Now we have the most similar items we can use their IDs for self-joins to get features for any new items we have no history for. To demonstrate this, let's generate a couple of new features: the average monthly price and total daily item count for the most similar items.

We'll define a new function to do this. As well as gathering data on nearest neighbours, it can also deal with time lags for us (get the data from X months ago) so we can generate historic features for both the item itself and its nearest neighbours.

In [None]:
def lagjoin(df, groupon, features, lags, nns=[0], agg="mean", dtype=None):
    lagcols = pd.DataFrame(index=df.index)

    if isinstance(groupon, str):
        features = [groupon]
    if isinstance(features, str):
        features = [features]

    for lag, nn in tqdm(list(product(lags, nns))):
        # A lag of 0 means the current month. A nn of 0 means the current item, not a similar one.
        
        if not lag and not nn:
            # Duplicate of original data.
            continue

        shifted = df[groupon + features].groupby(groupon).agg(agg).reset_index()
        shifted["date_block_num"] += lag

        lgrpcols = [
            col if col != "item_id" or not nn else f"{col}_nn_{nn}" for col in groupon
        ]
        rgrpcols = groupon

        newfeatures = df.merge(
            shifted, left_on=lgrpcols, right_on=rgrpcols, how="left"
        )[[f + "_y" if f in df.columns else f for f in features]]
        newfeatures.columns = features

        colnames = [fcol + f"_lag_{lag}" if lag else fcol for fcol in features]
        if nn:
            colnames = [fcol + f"_nn_{nn}" if nn else fcol for fcol in colnames]

        if dtype is None:
            newdata = newfeatures.values
        else:
            newdata = newfeatures.values.astype(dtype)

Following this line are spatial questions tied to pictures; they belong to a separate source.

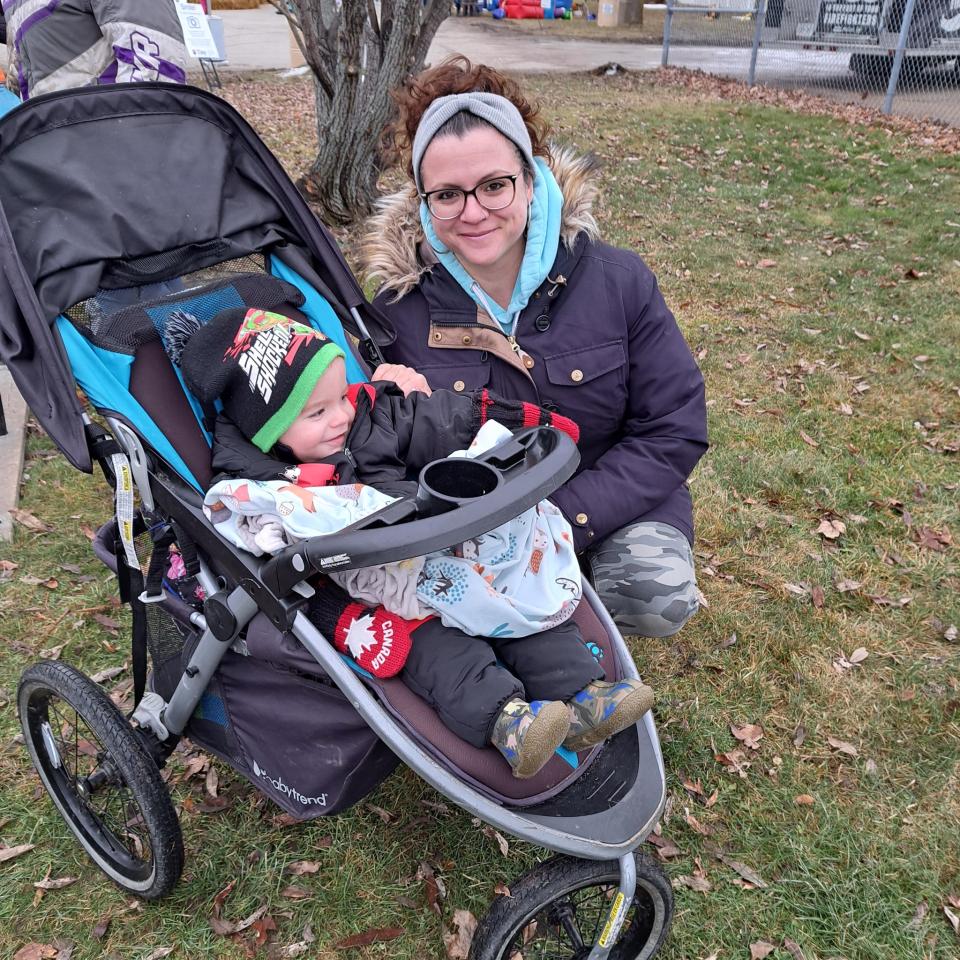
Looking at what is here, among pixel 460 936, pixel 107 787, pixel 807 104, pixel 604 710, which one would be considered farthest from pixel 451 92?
pixel 807 104

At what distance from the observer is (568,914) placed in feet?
7.02

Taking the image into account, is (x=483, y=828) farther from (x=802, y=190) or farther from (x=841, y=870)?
(x=802, y=190)

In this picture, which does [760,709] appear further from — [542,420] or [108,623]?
[108,623]

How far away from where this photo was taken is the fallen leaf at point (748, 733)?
3244mm

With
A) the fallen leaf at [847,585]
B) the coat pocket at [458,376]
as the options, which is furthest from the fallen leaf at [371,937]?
the fallen leaf at [847,585]

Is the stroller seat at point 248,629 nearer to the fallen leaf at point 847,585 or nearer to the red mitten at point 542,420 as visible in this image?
the red mitten at point 542,420

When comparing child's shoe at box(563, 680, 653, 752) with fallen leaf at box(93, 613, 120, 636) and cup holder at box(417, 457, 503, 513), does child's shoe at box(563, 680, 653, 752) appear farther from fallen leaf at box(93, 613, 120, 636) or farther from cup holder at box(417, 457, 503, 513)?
fallen leaf at box(93, 613, 120, 636)

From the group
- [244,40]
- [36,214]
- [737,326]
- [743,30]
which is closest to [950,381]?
[737,326]

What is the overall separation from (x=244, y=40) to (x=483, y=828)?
1958 cm

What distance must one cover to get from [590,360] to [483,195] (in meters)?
0.62

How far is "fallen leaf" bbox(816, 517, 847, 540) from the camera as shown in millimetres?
4258

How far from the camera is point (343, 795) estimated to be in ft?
6.98

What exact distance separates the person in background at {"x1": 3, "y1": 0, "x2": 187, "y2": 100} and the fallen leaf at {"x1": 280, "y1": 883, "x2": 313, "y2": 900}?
3796 mm

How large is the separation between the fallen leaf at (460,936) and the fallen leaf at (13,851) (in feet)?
4.73
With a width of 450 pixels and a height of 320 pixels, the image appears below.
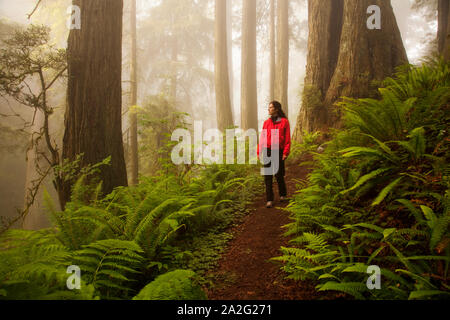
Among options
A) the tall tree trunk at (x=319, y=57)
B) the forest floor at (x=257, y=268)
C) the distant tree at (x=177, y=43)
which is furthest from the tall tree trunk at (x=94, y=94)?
the distant tree at (x=177, y=43)

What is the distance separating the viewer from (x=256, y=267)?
2842mm

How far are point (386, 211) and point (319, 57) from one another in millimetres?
5549

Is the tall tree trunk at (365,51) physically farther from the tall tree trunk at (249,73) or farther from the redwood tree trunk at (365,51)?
the tall tree trunk at (249,73)

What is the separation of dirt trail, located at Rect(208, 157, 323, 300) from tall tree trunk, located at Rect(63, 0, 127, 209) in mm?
2793

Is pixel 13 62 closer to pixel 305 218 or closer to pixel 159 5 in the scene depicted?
pixel 305 218

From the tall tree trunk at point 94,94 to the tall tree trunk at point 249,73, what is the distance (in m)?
6.91

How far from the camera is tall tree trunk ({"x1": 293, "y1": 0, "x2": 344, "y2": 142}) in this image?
6.55 metres

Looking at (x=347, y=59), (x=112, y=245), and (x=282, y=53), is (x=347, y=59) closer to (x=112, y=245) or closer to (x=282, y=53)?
(x=112, y=245)

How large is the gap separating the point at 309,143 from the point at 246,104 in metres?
5.32

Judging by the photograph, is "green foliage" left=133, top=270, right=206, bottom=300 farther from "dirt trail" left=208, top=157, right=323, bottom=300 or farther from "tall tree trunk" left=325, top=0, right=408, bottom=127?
"tall tree trunk" left=325, top=0, right=408, bottom=127

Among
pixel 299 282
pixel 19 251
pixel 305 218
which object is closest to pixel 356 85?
pixel 305 218

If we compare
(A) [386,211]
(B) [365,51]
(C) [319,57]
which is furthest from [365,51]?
(A) [386,211]

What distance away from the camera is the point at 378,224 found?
2.53 metres
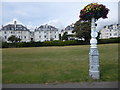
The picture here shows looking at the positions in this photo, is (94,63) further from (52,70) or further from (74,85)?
(52,70)

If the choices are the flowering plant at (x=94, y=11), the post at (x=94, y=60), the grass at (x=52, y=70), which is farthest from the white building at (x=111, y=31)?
the post at (x=94, y=60)

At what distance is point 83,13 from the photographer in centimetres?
495

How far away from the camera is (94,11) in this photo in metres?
4.74

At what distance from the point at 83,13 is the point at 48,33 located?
56.3 metres

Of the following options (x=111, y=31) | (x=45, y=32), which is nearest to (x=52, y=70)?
(x=45, y=32)

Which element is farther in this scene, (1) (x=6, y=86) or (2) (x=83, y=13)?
(2) (x=83, y=13)

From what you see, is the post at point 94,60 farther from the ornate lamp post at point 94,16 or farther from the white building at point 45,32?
the white building at point 45,32

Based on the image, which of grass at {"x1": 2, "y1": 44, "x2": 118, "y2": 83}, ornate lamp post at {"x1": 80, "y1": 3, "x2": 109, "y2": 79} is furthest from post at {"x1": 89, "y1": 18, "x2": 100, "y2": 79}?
grass at {"x1": 2, "y1": 44, "x2": 118, "y2": 83}

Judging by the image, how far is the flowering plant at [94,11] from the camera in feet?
15.4

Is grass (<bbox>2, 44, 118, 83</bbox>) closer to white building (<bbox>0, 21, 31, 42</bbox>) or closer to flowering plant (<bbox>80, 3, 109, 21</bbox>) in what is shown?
flowering plant (<bbox>80, 3, 109, 21</bbox>)

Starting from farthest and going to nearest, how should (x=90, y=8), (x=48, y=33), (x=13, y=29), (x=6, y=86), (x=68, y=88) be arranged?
(x=48, y=33) < (x=13, y=29) < (x=90, y=8) < (x=6, y=86) < (x=68, y=88)

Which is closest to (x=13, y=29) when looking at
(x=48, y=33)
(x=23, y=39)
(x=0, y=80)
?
(x=23, y=39)

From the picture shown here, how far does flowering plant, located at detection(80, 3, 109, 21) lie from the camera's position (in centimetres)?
468

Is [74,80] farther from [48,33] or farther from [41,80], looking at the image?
[48,33]
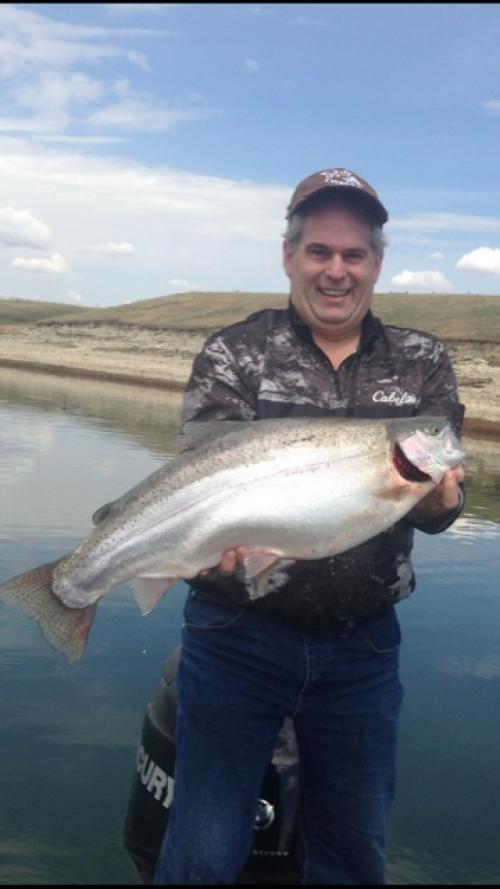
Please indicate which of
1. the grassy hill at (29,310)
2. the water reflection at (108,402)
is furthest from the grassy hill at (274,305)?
the water reflection at (108,402)

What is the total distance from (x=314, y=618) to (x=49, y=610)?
1.16 meters

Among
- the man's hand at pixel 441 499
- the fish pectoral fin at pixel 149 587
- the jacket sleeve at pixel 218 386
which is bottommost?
the fish pectoral fin at pixel 149 587

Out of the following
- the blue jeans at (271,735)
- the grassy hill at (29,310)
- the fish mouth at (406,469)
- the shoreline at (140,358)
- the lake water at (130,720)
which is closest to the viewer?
the blue jeans at (271,735)

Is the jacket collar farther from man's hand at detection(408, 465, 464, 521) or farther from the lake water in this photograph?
the lake water

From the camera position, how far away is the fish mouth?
12.7 ft

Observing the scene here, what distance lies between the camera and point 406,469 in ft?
12.8

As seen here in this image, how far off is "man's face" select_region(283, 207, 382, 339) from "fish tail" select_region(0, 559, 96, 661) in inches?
63.3

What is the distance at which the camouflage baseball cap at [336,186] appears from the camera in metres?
4.04

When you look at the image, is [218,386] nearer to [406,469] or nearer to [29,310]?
[406,469]

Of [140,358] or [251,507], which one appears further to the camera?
[140,358]

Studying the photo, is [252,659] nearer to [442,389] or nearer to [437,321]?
[442,389]

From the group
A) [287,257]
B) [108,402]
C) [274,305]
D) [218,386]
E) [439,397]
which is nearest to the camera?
[218,386]

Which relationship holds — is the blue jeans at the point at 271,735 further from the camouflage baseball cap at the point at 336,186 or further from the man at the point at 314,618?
the camouflage baseball cap at the point at 336,186

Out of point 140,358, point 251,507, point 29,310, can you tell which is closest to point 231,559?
point 251,507
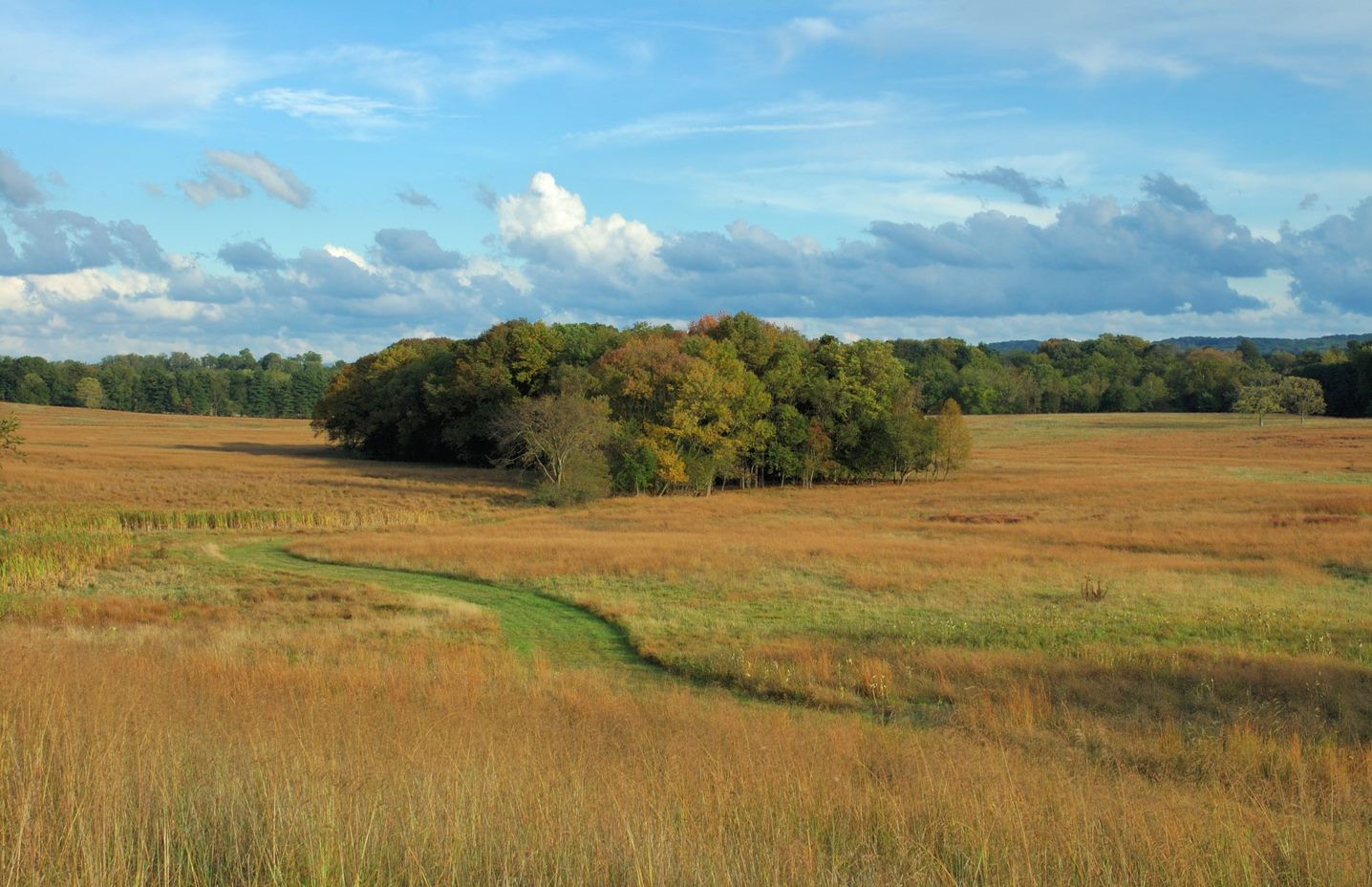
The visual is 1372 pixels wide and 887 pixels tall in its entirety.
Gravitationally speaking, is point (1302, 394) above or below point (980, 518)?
above

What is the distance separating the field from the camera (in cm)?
564

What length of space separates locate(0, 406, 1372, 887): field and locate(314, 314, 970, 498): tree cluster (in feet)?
64.0

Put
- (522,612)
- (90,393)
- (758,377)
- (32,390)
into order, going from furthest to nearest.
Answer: (32,390)
(90,393)
(758,377)
(522,612)

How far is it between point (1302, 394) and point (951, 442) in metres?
65.2

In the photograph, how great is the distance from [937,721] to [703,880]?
9.50m

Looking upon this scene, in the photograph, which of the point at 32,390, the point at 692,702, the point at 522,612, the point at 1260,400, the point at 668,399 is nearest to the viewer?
the point at 692,702

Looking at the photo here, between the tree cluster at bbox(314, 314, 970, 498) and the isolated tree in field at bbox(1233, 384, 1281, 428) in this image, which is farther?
the isolated tree in field at bbox(1233, 384, 1281, 428)

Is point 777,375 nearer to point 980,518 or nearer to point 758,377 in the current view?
point 758,377

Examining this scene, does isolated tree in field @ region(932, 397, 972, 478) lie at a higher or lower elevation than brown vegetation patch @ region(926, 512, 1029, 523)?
higher

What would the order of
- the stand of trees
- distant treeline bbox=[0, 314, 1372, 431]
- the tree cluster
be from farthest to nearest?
distant treeline bbox=[0, 314, 1372, 431]
the stand of trees
the tree cluster

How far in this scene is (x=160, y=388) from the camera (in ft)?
579

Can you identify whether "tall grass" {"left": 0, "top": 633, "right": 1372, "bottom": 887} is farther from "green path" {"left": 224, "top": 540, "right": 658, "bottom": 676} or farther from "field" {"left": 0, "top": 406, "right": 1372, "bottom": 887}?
"green path" {"left": 224, "top": 540, "right": 658, "bottom": 676}

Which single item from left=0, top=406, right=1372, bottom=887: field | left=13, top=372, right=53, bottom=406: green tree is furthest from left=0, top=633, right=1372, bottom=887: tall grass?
left=13, top=372, right=53, bottom=406: green tree

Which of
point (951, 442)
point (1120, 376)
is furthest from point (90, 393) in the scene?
point (1120, 376)
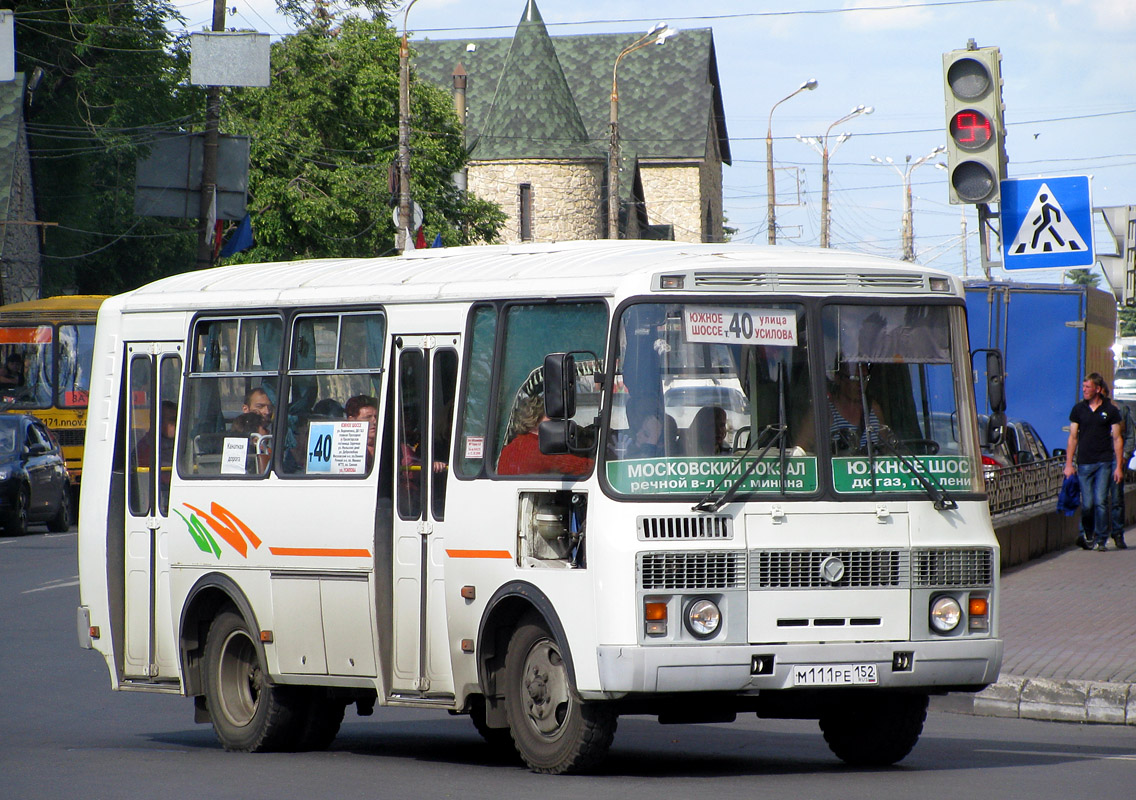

        lagcols = pd.concat(
            [lagcols, pd.DataFrame(newdata, columns=colnames, index=lagcols.index)],
            axis=1,
        )

    return lagcols

In [None]:
newfeatures = lagjoin(
    data,
    
    # Try different groupings, e.g. month, item and shop ID.
    groupon=["date_block_num", "item_id"],
    
    # Can also be a list of columns.
    features="item_cnt_month",
    
    # A lag of 0 lets us get data for similar items in the same month.
    lags=[0, 1],
    
    # A nearest neighbour of 0 lets us get data for the same item in previous months.
    nns=[0, 1, 2, 3],
)

data = pd.concat([data, newfeatures], axis=1)
data

We now have data for both the item and similar items during the current month (for training data) and previous months (for training and test data). You can go further by imputing missing values, e.g. by taking averages across shop/item groups, which will give you more data to work with for "new" items (items that are not present in the training data).